:: MATERIAL TO PROCESS

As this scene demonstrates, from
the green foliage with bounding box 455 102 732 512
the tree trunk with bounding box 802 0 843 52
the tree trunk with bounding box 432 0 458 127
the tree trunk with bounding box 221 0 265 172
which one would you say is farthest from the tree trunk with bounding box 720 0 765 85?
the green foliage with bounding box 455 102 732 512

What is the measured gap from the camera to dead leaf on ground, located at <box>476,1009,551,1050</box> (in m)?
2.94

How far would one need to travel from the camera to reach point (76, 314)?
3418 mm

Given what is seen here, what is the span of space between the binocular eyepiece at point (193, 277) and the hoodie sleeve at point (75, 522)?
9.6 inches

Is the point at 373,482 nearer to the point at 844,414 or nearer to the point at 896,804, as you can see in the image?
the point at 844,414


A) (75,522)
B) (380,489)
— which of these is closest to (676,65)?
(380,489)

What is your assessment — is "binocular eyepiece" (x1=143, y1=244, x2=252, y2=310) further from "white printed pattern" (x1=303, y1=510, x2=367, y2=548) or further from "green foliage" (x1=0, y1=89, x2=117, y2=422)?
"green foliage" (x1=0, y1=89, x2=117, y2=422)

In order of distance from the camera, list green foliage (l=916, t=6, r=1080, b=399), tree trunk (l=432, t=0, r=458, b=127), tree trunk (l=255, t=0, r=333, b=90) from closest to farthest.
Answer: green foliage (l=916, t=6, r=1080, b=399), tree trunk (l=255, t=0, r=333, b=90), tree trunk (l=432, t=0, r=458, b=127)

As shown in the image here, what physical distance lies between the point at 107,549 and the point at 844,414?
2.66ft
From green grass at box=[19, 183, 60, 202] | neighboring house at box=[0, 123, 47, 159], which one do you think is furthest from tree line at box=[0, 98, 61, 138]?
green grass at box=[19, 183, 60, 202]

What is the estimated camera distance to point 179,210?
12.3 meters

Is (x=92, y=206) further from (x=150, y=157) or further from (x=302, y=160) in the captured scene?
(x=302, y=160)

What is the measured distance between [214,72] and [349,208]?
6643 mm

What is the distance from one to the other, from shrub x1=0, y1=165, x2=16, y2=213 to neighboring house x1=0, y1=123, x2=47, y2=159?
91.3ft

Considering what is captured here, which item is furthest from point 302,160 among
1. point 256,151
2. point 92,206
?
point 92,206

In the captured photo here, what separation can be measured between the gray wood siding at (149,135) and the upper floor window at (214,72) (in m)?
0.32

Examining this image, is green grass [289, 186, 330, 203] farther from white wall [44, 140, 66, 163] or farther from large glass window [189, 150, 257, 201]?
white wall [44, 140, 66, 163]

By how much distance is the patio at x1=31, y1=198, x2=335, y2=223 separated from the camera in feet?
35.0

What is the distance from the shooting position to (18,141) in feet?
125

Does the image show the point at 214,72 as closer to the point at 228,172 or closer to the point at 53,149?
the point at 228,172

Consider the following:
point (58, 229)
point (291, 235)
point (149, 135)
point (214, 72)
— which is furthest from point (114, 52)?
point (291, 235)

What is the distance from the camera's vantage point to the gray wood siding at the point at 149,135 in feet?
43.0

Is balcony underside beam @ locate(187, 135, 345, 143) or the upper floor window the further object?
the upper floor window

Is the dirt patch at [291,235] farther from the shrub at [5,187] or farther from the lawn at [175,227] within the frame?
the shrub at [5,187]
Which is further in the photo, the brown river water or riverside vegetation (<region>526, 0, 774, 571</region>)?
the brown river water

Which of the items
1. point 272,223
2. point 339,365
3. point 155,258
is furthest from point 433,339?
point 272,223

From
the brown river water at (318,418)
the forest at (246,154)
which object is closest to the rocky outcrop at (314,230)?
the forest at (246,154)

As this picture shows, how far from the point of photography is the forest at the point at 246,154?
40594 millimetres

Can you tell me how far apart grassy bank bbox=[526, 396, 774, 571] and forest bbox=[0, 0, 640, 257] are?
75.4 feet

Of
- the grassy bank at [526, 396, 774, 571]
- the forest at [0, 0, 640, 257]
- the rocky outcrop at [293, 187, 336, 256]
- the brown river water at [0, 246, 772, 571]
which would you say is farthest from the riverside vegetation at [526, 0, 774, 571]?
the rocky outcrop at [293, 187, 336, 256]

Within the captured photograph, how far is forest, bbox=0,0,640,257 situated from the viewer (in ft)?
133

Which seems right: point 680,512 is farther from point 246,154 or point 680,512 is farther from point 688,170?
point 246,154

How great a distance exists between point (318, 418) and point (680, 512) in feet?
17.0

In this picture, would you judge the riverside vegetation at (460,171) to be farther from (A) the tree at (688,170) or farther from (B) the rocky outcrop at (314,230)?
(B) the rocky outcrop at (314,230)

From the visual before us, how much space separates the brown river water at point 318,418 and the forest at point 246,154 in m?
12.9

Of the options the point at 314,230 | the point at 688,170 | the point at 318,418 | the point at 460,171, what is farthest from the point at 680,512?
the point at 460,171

::::

§ THE EXERCISE
Rewrite all of the records above, replacing "camera" with "lens" everywhere and leaving everything else unchanged.

§ WRITTEN ANSWER
As this scene demonstrates, from
the green foliage with bounding box 455 102 732 512
the tree trunk with bounding box 802 0 843 52
the tree trunk with bounding box 432 0 458 127
the tree trunk with bounding box 221 0 265 172
which one would you say is farthest from the tree trunk with bounding box 720 0 765 85?
the green foliage with bounding box 455 102 732 512

What is the measured gap from the lens to dead leaf on ground, located at <box>476,1009,551,1050</box> (in m)?
2.94

How far would one need to travel from the lens to reach point (76, 314)?
3418 mm

Given what is seen here, what is the span of space between the binocular eyepiece at point (193, 277) and the hoodie sleeve at point (75, 522)?
9.6 inches

Is the point at 373,482 nearer to the point at 844,414 or nearer to the point at 896,804, as you can see in the image?
the point at 844,414


A) (75,522)
B) (380,489)
— which of these is closest to (676,65)?
(380,489)

What is your assessment — is "binocular eyepiece" (x1=143, y1=244, x2=252, y2=310) further from "white printed pattern" (x1=303, y1=510, x2=367, y2=548) or further from "green foliage" (x1=0, y1=89, x2=117, y2=422)?
"green foliage" (x1=0, y1=89, x2=117, y2=422)

In order of distance from the lens, list green foliage (l=916, t=6, r=1080, b=399), tree trunk (l=432, t=0, r=458, b=127), tree trunk (l=255, t=0, r=333, b=90) from closest to farthest.
Answer: green foliage (l=916, t=6, r=1080, b=399), tree trunk (l=255, t=0, r=333, b=90), tree trunk (l=432, t=0, r=458, b=127)

As shown in the image here, what physical distance lies between the point at 107,549 and the point at 844,414?
2.66ft
From green grass at box=[19, 183, 60, 202] | neighboring house at box=[0, 123, 47, 159], which one do you think is furthest from tree line at box=[0, 98, 61, 138]?
green grass at box=[19, 183, 60, 202]

What is the estimated lens distance to point 179,210?
12.3 meters

Is (x=92, y=206) further from (x=150, y=157) or further from (x=302, y=160) in the captured scene?
(x=302, y=160)

What is the measured distance between [214,72] and [349,208]?
6643 mm

What is the distance from one to the other, from shrub x1=0, y1=165, x2=16, y2=213 to neighboring house x1=0, y1=123, x2=47, y2=159?
91.3ft

Considering what is captured here, which item is furthest from point 302,160 among
1. point 256,151
2. point 92,206
?
point 92,206

In the captured photo here, what separation can be measured between the gray wood siding at (149,135) and the upper floor window at (214,72) (in m)?
0.32

Examining this image, is green grass [289, 186, 330, 203] farther from white wall [44, 140, 66, 163] or farther from large glass window [189, 150, 257, 201]?
white wall [44, 140, 66, 163]

By how much distance is the patio at x1=31, y1=198, x2=335, y2=223 separated from the lens in feet?
35.0

What is the distance from the shooting position to (18,141) in feet?
125

Does the image show the point at 214,72 as closer to the point at 228,172 or closer to the point at 53,149?
the point at 228,172

Consider the following:
point (58, 229)
point (291, 235)
point (149, 135)
point (214, 72)
— which is furthest from point (114, 52)?
point (291, 235)

What is the distance from the lens's vantage point to the gray wood siding at the point at 149,135 in feet?
43.0

Is balcony underside beam @ locate(187, 135, 345, 143) or the upper floor window the further object?
the upper floor window

Is the dirt patch at [291,235] farther from the shrub at [5,187] or farther from the lawn at [175,227] within the frame?
the shrub at [5,187]
Which is further in the photo, the brown river water or riverside vegetation (<region>526, 0, 774, 571</region>)?
the brown river water

Which of the items
1. point 272,223
2. point 339,365
3. point 155,258
is furthest from point 433,339?
point 272,223

From
the brown river water at (318,418)
the forest at (246,154)
which object is closest to the rocky outcrop at (314,230)?
the forest at (246,154)

As this picture shows, how far from the point of photography is the forest at the point at 246,154?
40594 millimetres

Can you tell me how far apart grassy bank bbox=[526, 396, 774, 571] and forest bbox=[0, 0, 640, 257] are?
75.4 feet

Of
- the grassy bank at [526, 396, 774, 571]
- the forest at [0, 0, 640, 257]
- the rocky outcrop at [293, 187, 336, 256]
- the brown river water at [0, 246, 772, 571]
which would you say is farthest from the riverside vegetation at [526, 0, 774, 571]?
the rocky outcrop at [293, 187, 336, 256]

Within the captured photograph, how far is forest, bbox=0,0,640,257 situated from the viewer (in ft)?
133

Which seems right: point 680,512 is farther from point 246,154 or point 680,512 is farther from point 688,170?
point 246,154

How great a distance exists between point (318, 418) and point (680, 512) in feet?
17.0

In this picture, would you judge the riverside vegetation at (460,171) to be farther from (A) the tree at (688,170) or farther from (B) the rocky outcrop at (314,230)?
(B) the rocky outcrop at (314,230)

From the visual before us, how much space separates the brown river water at point 318,418 and the forest at point 246,154 in m?
12.9

Of the options the point at 314,230 | the point at 688,170 | the point at 318,418 | the point at 460,171, what is farthest from the point at 680,512?
the point at 460,171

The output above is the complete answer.